Come testimoniato anche da una epigrafe collocata nella muratura della chiesa, l'interno dell'edificio fu restaurato tra il 1920 ed il 1931, insieme alla torre campanaria, per iniziativa del Vescovo Aloisio Zaffarami.

1955 - 1960 (restauro intero bene)

La chiesa fu poi interessata da un nuovo intervento di restauro e risanamento dell'aula liturgica, promosso dal Parroco Don Leonello Granocchia, nella seconda metà degli anni '50 del secolo scorso.

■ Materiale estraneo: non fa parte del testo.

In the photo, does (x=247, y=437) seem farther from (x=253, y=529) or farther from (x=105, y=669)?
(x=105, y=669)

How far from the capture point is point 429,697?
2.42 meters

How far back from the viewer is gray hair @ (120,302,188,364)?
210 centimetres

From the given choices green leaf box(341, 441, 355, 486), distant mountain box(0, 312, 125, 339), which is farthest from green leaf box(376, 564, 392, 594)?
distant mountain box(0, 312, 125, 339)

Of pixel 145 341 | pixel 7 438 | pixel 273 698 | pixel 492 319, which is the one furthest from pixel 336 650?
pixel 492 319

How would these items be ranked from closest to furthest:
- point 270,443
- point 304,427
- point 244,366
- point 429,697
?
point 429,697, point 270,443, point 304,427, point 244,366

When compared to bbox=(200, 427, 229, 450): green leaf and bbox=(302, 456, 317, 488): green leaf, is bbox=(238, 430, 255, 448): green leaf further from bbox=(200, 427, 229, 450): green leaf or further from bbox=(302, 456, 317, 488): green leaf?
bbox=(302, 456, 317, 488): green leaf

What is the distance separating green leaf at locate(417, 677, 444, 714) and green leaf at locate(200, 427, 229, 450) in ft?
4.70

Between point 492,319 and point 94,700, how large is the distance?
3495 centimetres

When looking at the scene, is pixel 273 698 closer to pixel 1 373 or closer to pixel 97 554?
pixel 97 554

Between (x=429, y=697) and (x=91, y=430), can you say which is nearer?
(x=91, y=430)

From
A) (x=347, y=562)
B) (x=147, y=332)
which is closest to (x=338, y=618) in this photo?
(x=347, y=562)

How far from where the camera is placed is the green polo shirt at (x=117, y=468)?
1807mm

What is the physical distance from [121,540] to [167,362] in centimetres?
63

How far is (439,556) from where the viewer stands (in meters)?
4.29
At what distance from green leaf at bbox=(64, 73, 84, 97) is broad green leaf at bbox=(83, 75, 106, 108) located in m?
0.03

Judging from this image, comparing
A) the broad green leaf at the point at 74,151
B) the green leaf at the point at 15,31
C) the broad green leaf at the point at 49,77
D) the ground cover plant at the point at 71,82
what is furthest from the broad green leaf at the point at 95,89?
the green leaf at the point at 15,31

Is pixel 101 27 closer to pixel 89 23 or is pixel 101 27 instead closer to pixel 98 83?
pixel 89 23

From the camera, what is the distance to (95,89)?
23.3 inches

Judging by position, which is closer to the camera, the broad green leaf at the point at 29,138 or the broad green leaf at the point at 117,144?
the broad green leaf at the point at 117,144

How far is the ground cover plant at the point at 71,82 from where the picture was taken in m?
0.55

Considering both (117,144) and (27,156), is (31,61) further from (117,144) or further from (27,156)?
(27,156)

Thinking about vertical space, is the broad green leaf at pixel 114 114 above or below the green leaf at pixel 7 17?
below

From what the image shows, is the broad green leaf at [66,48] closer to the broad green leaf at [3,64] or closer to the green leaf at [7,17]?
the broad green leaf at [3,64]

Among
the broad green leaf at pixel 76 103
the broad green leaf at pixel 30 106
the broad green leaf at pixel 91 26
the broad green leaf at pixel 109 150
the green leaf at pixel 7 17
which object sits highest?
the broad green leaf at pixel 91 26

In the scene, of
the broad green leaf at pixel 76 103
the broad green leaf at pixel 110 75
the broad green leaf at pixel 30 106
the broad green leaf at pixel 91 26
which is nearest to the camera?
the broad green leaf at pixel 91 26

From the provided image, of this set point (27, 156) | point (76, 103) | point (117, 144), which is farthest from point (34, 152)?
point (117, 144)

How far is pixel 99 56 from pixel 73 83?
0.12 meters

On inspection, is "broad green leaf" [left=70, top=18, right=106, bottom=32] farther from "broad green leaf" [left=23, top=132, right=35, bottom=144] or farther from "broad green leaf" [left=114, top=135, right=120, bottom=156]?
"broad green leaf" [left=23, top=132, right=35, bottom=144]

Le origini del borgo, identificato con il termine di "luogo pietroso" per via dell'abbondanza di cave di travertino e pietra calcarea, risalgono all'età romana, I secolo d.C. Durante l'Impero di Adriano vi furono traslate le spoglie di Terenziano, martire e primo vescovo di Todi, fatto uccidere insieme a Flacco per volere dell'imperatore: da quel momento, l'altopiano Petroso prese il nome di San Terenziano. La Chiesa di San Terenziano, posta all'interno del castello, pievania di un vasto territorio dipendente dal Capitolo tuderte e tradizionalmente identificata con la prima Cattedrale di Todi, rappresenta un esempio non comune di chiesa disposta su due livelli: l’inferiore risalente al secolo XI, dedicata ai Santi Terenziano e Flacco, eretta in stile romanico su un precedente impianto paleocristiano, dove fu collocato il sarcofago con le spoglie del Santo, la superiore costruita alla fine del ‘200. L'impianto della chiesa inferiore, in pietra a facciavista, è diviso in tre navate, coperte con volte a crociera, intonacate nei primi decenni del secolo scorso, scandite da sottarchi, terminanti in altrettante absidi semicircolari, contenute nello spessore della muratura, con presbiterio sollevato di un solo gradino. Le colonne ed i pilastri su cui poggia la copertura, inclusi i capitelli ed i pulvini, sono realizzati con materiali di spoglio; fregi classici sono inseriti anche nelle murature laterali. Lungo la parete sinistra si trova l'apertura che conduce alla grotta con il sarcofago di San Flacco, mentre quello ormai vuoto di San Terenziano è collocato poco distante, sullo stesso lato del presbiterio. L'accesso al tempio, non un vero e proprio prospetto anteriore, avviene al di sotto della rampa di accesso alla chiesa superiore, attraverso un semplice portale in legno aperto sulla parete in pietra.

Ambiente ipogeo voltato a crociera, le pareti in muratura di pietra calcarea, con volte in pietra calcarea intonacate. La pavimentazione è realizzata con blocchi e pezzame di pietra calcarea.